» **TO BE DONE**
Copy out the lines of the listing word for word, starting with the line that contains "Taking in this" and going on through the line that contains "How far away from". Include both of those lines and nothing else.

[Collected data]

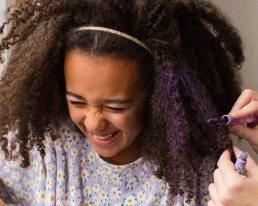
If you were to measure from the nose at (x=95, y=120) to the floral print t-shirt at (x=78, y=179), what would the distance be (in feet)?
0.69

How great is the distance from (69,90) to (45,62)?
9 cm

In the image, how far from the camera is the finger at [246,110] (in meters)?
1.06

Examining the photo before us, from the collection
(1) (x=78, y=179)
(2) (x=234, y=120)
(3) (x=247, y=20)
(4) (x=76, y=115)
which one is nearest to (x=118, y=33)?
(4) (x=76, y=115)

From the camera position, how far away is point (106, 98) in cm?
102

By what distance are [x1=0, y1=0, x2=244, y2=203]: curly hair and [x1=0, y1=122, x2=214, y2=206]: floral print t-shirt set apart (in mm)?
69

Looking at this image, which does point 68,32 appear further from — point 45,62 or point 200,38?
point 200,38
* * *
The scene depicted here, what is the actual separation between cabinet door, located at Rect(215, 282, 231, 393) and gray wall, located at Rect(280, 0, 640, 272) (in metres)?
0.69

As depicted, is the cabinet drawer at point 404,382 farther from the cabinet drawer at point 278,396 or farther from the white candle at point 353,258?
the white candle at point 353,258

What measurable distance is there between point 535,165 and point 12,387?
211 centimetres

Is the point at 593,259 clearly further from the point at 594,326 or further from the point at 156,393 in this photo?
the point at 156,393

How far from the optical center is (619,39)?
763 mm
--
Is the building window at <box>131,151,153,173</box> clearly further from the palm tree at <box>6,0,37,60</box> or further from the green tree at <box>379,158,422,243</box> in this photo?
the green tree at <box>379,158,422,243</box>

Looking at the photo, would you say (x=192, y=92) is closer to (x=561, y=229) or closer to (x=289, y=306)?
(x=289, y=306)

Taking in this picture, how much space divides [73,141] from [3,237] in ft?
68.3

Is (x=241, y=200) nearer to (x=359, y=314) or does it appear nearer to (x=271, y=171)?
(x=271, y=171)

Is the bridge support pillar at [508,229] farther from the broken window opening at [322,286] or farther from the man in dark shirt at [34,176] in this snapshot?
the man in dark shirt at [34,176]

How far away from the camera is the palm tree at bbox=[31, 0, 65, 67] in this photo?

» **IN RESPONSE**
Taking in this picture, how much space divides [73,141] from [3,237] in ft?
68.3

Is (x=241, y=200) nearer to (x=359, y=314) or does it appear nearer to (x=271, y=171)?
(x=271, y=171)

Is the bridge support pillar at [508,229] farther from the broken window opening at [322,286] or farther from the man in dark shirt at [34,176] in this snapshot?
the man in dark shirt at [34,176]

How far away from the camera is the palm tree at bbox=[31, 0, 65, 67] in this photo?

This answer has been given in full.